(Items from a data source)

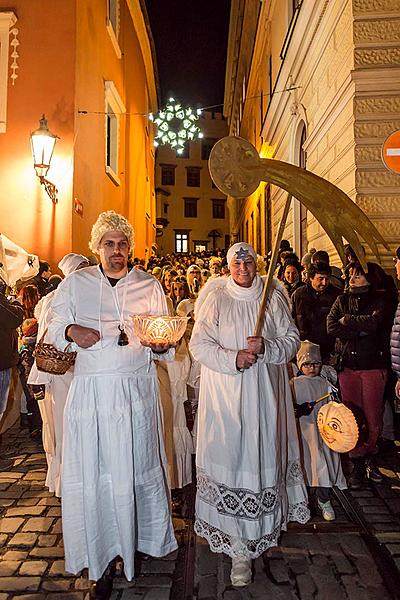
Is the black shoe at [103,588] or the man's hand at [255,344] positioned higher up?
the man's hand at [255,344]

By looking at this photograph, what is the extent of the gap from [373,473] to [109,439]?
325 cm

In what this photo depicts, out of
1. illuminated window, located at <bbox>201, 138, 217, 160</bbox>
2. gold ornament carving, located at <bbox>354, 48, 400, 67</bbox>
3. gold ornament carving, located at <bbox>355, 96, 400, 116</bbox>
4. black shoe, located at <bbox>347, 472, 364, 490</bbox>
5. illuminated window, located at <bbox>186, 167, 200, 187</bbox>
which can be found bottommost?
black shoe, located at <bbox>347, 472, 364, 490</bbox>

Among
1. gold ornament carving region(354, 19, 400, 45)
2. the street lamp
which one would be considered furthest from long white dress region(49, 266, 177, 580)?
the street lamp

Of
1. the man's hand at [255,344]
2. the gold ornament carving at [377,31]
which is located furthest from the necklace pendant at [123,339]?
the gold ornament carving at [377,31]

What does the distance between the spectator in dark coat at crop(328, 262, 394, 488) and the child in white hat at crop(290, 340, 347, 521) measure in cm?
56

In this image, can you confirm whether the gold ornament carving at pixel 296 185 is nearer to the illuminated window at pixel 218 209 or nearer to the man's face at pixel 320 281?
the man's face at pixel 320 281

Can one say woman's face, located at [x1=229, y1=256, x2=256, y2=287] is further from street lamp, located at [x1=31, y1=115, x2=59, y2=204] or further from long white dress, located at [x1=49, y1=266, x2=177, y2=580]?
street lamp, located at [x1=31, y1=115, x2=59, y2=204]

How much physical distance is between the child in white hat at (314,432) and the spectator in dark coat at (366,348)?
564 mm

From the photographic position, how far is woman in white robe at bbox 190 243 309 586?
142 inches

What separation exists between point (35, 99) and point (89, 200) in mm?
2274

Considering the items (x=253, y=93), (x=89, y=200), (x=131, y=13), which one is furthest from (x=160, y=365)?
(x=253, y=93)

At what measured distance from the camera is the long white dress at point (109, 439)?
136 inches

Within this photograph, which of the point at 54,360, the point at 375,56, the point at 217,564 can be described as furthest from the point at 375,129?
the point at 217,564

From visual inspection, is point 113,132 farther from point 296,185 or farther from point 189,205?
point 189,205
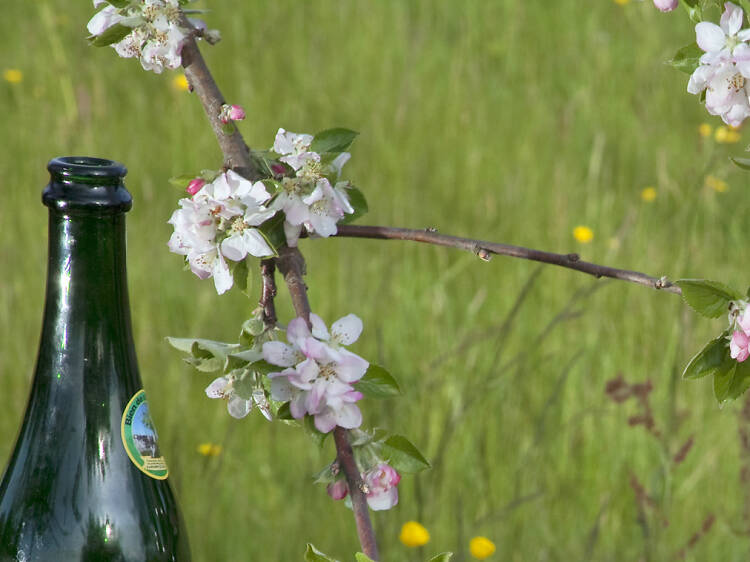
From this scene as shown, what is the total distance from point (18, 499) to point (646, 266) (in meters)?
1.73

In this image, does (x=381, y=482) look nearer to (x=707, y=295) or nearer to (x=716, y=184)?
(x=707, y=295)

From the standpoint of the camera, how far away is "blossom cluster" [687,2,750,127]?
83 centimetres

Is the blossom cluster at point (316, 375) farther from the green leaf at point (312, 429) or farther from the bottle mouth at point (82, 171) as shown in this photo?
the bottle mouth at point (82, 171)

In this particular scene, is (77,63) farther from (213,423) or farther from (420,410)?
(420,410)

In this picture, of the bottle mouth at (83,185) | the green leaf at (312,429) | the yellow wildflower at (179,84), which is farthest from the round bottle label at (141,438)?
the yellow wildflower at (179,84)

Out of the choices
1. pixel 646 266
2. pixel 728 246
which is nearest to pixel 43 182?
pixel 646 266

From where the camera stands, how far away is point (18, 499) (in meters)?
1.31

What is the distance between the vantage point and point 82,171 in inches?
44.2

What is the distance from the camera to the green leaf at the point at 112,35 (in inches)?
35.1

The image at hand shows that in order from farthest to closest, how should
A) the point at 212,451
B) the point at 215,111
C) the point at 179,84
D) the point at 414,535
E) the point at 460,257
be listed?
the point at 179,84 < the point at 460,257 < the point at 212,451 < the point at 414,535 < the point at 215,111

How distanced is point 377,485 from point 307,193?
26 centimetres

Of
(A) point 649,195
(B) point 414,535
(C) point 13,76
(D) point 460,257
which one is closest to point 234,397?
(B) point 414,535

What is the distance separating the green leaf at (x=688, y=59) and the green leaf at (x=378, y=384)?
0.36m

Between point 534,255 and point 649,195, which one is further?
point 649,195
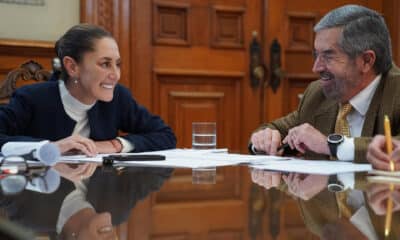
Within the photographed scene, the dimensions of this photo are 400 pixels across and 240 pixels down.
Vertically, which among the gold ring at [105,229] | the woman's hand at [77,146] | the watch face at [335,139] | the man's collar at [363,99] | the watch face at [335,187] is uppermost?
the man's collar at [363,99]

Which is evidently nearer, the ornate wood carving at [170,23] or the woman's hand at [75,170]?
the woman's hand at [75,170]

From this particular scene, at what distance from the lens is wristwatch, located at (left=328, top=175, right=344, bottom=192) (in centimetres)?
92

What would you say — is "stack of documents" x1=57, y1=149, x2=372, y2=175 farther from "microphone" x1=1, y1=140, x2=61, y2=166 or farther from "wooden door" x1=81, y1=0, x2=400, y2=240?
"wooden door" x1=81, y1=0, x2=400, y2=240

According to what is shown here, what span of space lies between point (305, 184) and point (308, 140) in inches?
25.4

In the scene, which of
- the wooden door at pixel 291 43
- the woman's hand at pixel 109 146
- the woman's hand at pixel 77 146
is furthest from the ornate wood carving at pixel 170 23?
the woman's hand at pixel 77 146

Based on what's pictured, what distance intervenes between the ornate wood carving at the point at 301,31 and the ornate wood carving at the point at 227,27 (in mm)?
349

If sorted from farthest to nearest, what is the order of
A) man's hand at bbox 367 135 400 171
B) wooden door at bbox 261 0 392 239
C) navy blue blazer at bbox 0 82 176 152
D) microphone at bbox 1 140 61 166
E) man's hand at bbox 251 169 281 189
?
1. wooden door at bbox 261 0 392 239
2. navy blue blazer at bbox 0 82 176 152
3. microphone at bbox 1 140 61 166
4. man's hand at bbox 367 135 400 171
5. man's hand at bbox 251 169 281 189

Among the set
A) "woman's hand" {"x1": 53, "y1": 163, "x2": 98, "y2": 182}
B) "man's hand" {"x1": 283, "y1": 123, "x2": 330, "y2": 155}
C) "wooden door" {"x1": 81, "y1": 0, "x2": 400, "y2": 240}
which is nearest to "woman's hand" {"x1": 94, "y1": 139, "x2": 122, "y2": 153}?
"woman's hand" {"x1": 53, "y1": 163, "x2": 98, "y2": 182}

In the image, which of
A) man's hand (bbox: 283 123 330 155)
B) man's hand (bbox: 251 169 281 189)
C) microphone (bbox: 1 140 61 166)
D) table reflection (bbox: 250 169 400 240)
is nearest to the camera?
table reflection (bbox: 250 169 400 240)

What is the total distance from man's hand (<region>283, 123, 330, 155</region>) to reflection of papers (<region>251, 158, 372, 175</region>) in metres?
0.18

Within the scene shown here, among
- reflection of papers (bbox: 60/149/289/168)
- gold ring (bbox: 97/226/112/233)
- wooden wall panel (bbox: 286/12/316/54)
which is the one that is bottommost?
reflection of papers (bbox: 60/149/289/168)

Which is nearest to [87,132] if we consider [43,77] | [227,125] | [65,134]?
[65,134]

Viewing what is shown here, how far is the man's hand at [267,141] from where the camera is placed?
5.80 ft

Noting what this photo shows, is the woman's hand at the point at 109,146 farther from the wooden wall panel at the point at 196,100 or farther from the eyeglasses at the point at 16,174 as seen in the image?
the wooden wall panel at the point at 196,100
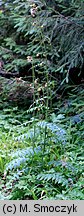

# Your instructions:
How many lines in the items above contain the string "total", with case taken into account? Give only the number.

# Answer to the exercise:
2